VM: Considering digital media, platforms like Tumblr have become a kind of curation space for art and making art more accessible. How does that affect who is recognized as an artist and how?

KJ: For me, the word “curate” is really pervasive right now. The way I'm doing it is not the way people understand it as a Facebook page or as a digital page. For me, curating is also about research and history. I think social media is a great tool. Digital media in general, to reach so many people and to offer different platforms of experience.

But it won't replace, at least for me, actually being in a room, in a space, with objects. Being in a sculpture garden. Being at the Venice Biennale with great shows that somebody has put together. So those are very different things. And I think there's a different kind of historical approach, and research, and just different kinds of needs for curating in real time in the oxygen world, as my partner would say, and digital platforms. Equally important but very, very different.

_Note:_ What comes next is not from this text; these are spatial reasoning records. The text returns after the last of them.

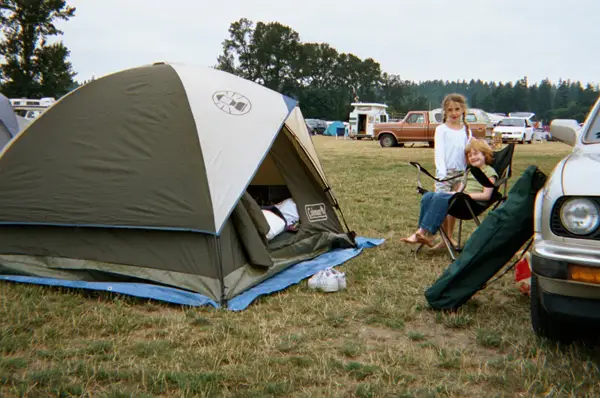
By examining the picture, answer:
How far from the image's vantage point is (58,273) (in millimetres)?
4387

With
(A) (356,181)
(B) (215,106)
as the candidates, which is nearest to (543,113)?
(A) (356,181)

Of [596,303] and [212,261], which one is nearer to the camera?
[596,303]

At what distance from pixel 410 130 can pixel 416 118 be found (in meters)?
0.60

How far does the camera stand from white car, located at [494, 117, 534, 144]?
29141 mm

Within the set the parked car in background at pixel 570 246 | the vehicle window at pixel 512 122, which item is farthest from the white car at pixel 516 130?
the parked car in background at pixel 570 246

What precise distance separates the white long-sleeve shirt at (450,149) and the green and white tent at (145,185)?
5.66ft

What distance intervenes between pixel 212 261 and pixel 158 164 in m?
0.86

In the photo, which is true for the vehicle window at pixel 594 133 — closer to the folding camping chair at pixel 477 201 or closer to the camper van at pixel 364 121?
the folding camping chair at pixel 477 201

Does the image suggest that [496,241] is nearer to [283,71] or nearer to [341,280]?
[341,280]

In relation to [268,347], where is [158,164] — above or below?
above

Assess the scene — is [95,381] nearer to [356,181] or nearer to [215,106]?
[215,106]

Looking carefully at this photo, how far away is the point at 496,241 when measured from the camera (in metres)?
3.39

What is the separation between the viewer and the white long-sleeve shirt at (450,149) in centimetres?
560

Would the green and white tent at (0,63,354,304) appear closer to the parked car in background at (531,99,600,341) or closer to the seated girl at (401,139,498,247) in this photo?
the seated girl at (401,139,498,247)
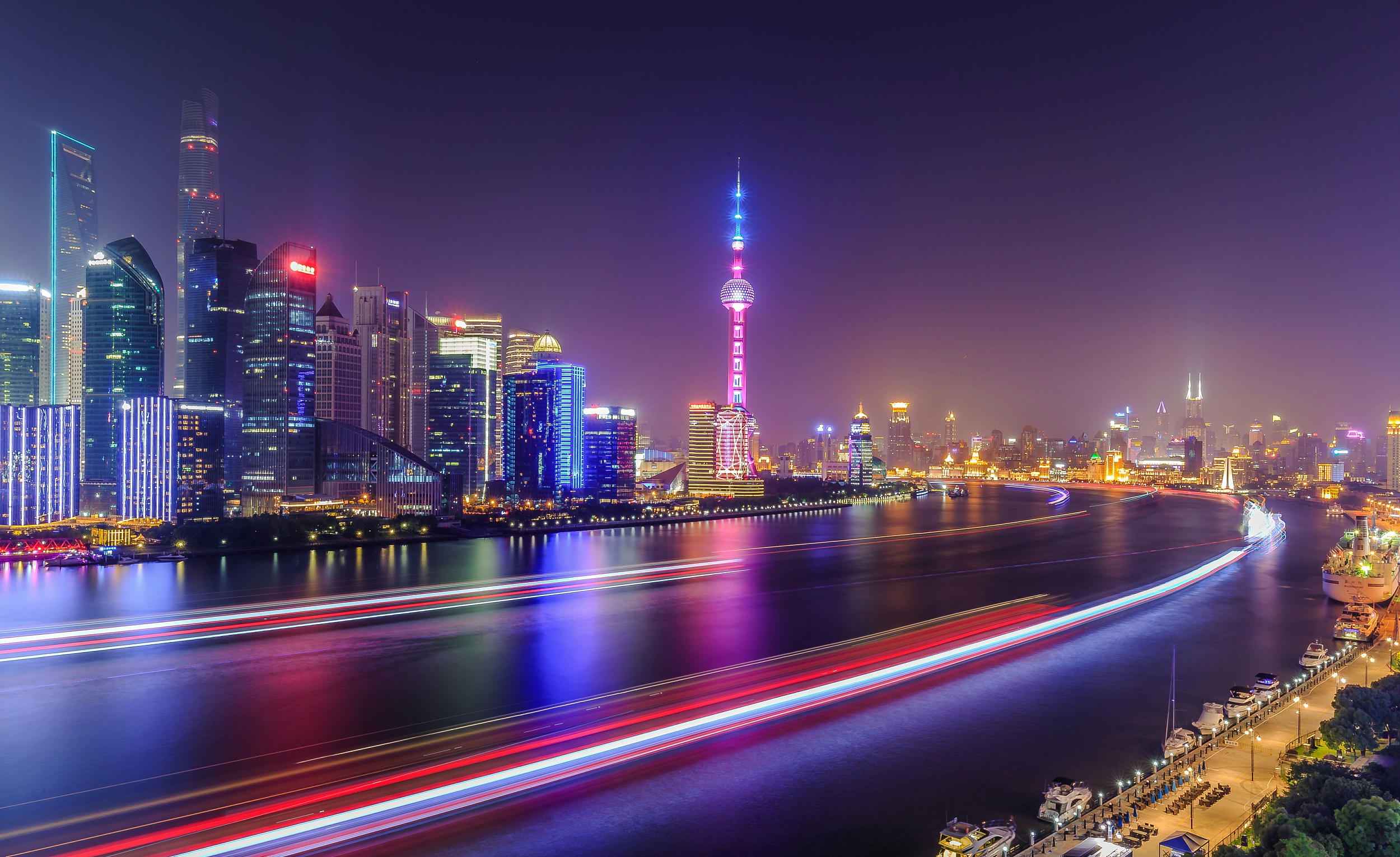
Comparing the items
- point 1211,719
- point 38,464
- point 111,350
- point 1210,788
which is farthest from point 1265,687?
point 111,350

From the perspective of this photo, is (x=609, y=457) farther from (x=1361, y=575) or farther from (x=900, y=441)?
(x=900, y=441)

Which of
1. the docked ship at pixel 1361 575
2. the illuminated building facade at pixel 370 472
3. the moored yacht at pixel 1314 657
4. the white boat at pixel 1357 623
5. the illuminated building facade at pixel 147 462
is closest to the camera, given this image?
the moored yacht at pixel 1314 657

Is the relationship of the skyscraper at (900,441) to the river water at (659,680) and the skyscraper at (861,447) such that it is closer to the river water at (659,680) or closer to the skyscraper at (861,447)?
the skyscraper at (861,447)

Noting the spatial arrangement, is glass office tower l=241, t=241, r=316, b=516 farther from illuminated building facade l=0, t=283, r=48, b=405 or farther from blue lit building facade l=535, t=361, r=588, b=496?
blue lit building facade l=535, t=361, r=588, b=496

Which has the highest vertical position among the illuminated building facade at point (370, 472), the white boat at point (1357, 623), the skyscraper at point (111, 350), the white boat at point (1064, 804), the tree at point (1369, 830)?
the skyscraper at point (111, 350)

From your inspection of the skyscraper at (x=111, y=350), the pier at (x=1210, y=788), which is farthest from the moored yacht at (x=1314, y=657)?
the skyscraper at (x=111, y=350)

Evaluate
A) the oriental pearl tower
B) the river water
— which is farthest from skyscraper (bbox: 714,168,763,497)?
the river water
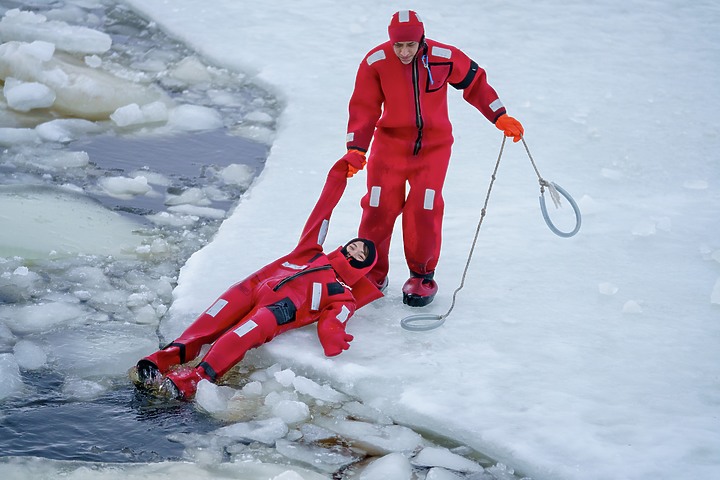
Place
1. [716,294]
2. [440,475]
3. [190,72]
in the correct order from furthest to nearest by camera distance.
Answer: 1. [190,72]
2. [716,294]
3. [440,475]

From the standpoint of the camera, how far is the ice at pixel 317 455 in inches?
141

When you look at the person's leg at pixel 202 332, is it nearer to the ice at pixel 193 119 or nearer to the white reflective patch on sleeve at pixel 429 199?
the white reflective patch on sleeve at pixel 429 199

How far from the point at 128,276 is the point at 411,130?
163 cm

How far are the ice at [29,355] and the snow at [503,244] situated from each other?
0.06ft

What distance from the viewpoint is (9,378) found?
3.80 m

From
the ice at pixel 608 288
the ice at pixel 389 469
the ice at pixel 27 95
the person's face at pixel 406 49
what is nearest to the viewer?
the ice at pixel 389 469

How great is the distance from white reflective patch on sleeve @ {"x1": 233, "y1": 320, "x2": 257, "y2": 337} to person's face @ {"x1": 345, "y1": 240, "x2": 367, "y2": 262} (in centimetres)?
70

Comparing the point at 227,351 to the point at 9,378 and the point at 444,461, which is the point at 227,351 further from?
the point at 444,461

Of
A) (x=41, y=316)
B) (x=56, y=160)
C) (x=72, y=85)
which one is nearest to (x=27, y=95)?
(x=72, y=85)

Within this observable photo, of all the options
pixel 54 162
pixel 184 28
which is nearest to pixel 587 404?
pixel 54 162

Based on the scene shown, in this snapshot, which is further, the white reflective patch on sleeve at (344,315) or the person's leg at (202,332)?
the white reflective patch on sleeve at (344,315)

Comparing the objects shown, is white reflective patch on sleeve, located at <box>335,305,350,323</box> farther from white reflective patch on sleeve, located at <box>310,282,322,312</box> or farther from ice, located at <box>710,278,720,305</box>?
ice, located at <box>710,278,720,305</box>

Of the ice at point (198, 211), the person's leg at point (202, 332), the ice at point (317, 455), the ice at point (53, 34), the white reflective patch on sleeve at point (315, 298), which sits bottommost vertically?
the ice at point (317, 455)

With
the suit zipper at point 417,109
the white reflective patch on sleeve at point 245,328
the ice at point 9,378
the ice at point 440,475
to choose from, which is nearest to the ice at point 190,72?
the suit zipper at point 417,109
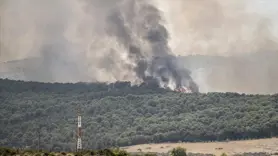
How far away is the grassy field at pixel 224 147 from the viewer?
14552 cm

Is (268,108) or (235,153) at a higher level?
(268,108)

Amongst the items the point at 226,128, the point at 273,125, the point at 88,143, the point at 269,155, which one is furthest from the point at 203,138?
the point at 269,155

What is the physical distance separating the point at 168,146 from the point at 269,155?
42.3 m

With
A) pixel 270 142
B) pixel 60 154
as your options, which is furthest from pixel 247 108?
pixel 60 154

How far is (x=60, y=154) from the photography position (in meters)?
55.1

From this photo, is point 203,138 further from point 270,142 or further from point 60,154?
point 60,154

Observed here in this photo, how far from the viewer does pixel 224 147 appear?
508ft

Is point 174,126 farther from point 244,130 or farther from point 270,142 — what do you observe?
point 270,142

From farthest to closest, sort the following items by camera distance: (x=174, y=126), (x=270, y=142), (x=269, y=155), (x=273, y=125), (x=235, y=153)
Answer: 1. (x=174, y=126)
2. (x=273, y=125)
3. (x=270, y=142)
4. (x=235, y=153)
5. (x=269, y=155)

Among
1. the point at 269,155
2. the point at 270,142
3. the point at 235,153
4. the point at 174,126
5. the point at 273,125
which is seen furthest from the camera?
the point at 174,126

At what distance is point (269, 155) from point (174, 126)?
204 feet

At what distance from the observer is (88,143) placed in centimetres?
→ 17612

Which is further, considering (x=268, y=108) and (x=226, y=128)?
(x=268, y=108)

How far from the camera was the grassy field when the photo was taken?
145525 mm
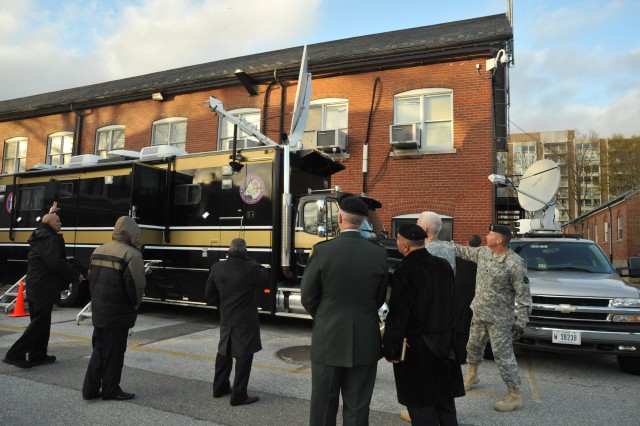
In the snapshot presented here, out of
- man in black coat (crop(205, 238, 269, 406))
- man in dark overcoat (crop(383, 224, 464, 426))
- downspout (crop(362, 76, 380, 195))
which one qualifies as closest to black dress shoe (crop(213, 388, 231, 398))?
man in black coat (crop(205, 238, 269, 406))

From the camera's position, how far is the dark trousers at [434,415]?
331cm

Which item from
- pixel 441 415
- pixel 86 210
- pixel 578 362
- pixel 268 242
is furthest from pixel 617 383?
pixel 86 210

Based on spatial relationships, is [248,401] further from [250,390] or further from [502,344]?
[502,344]

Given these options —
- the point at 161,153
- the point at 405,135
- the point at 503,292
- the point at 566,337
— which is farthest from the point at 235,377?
the point at 405,135

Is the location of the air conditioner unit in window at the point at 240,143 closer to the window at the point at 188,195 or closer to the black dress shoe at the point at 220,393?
the window at the point at 188,195

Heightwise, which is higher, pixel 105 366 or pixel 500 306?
pixel 500 306

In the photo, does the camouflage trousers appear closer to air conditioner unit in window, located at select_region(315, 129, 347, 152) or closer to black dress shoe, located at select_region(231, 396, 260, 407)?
black dress shoe, located at select_region(231, 396, 260, 407)

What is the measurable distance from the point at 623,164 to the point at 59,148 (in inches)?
1994

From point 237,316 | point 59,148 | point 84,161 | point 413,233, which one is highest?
point 59,148

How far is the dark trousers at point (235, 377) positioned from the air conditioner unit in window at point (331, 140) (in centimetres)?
927

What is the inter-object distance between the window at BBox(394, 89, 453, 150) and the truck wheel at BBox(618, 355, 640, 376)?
7.54m

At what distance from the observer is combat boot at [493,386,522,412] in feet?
15.4

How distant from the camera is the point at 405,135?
1283 cm

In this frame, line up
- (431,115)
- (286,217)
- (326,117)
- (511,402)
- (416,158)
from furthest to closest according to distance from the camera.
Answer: (326,117), (431,115), (416,158), (286,217), (511,402)
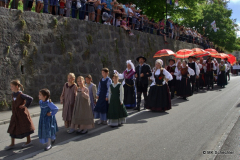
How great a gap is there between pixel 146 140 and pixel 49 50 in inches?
269

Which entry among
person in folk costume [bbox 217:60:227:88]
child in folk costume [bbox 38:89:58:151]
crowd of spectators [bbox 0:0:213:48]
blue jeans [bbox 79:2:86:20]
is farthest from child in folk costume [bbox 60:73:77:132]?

VM: What advice do you have for aspiring black art historians?

KJ: I would just say be a voice for your time. Be a voice for the issues of your time, the creativity of your time. One of the great things, as a teacher, that I get to do is when I actually have artists — visual artists or performance artists — that take a class with art historians, to really have them interact. And I always have the artists present their work, because that is a cohort. That is the generation.

When I started working with people like Lorna Simpson, Glenn Ligon, Gary Simmons, Whitfield Lovell, these were people of my generation. And they're still, for me, Lorna Simpson is one of the great artists, because I just feel like [I] connect with her voice and her vision, her method, so much. It's just a part of my being. And that's because she's a part of my generation. And I think to have the opportunity to give voice to your time period is really an honor, and it's going to be a lot of fun.

VM: Last but not least, what are you planning to do next with the fellowship?

KJ: Well, I think the fellowship challenges me to take more risks and think bigger and to think collaboratively. So I'm really looking forward to that.